Overall group sales for the full-year 2017, including discontinued operations, fell 7.7% to €402.8m from €436.3m.

Excluding divested businesses, sales were down 8.9% to €306.8m.

Total group earnings (including divested businesses) fell 9.5% to €45.9m, representing 11.4% of net sales compared to 11.6% last year.

In the final quarter of the year Rasio’s net sales rose to €97.3m from €95.4m including discontinued operations and to €72m from €70.7m excluding sold businesses. However, group EBIT fell back to €9.2m in the period compared to €12m last year.

CEO Pekka Kuusniemi said its profits fall was “primarily due to the challenges of the UK confectionery business that continued until the end of 2017”.

Its UK confectionery business, including Fox’s Glacier Mints, was sold in December to Valeo Foods.

Benecol’s EBIT was also significantly down due to higher subcontracting costs of consumer products and the sharp world market price increase of sterols used as raw material in Benecol products, since higher costs could not fully be passed on to end product prices.
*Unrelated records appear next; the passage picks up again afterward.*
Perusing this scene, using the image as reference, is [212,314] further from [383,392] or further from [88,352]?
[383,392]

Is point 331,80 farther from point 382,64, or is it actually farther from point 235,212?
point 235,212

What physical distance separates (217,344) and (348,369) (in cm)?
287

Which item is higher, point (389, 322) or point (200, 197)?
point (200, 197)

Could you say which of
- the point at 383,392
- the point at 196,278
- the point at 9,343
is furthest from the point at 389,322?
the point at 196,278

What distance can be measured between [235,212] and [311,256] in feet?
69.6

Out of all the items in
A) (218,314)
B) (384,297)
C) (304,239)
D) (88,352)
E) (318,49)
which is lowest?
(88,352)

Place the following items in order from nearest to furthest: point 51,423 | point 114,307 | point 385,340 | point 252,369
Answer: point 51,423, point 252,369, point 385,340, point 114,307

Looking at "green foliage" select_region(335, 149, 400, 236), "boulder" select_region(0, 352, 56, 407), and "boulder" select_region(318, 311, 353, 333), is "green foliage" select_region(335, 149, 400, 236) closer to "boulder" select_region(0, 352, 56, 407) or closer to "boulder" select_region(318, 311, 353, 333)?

However, he added that Raisio has secured the availability and price level of sterols required for its production “in the coming years”.

He said: “The confectionery business divestment in December 2017 was Raisio’s first strategic step towards its focus, namely its core business Healthy Food. Together with the already strong balance sheet, the proceeds from the confectionery deal allow extensive acquisitions.”

Last month Raisio announced it is considering the sale of its feed business as part of a wider restructure to focus on healthy foods that will include around 30 job cuts.

In 2018, Raisio estimates net sales of continuing operations will “slightly” increase year-on-year.

Comparable EBIT of the Group’s continuing operations will account for more than 10 per cent of net sales, but exchange rates will continue to significantly affect Raisio’s figures.

The company stated: “Raisio’s key strategic target is growth, both organically and through acquisitions. To ensure Raisio’s organic growth, the company will move from a holding-type structure to a model in which all resources are targeted toward supporting the strategic objectives of the new Healthy Food Division.

“Raisio will also seek growth through acquisitions that suit its core business. Raisio is net debt free and has a strong balance sheet, which makes acquisitions supporting its core business possible.”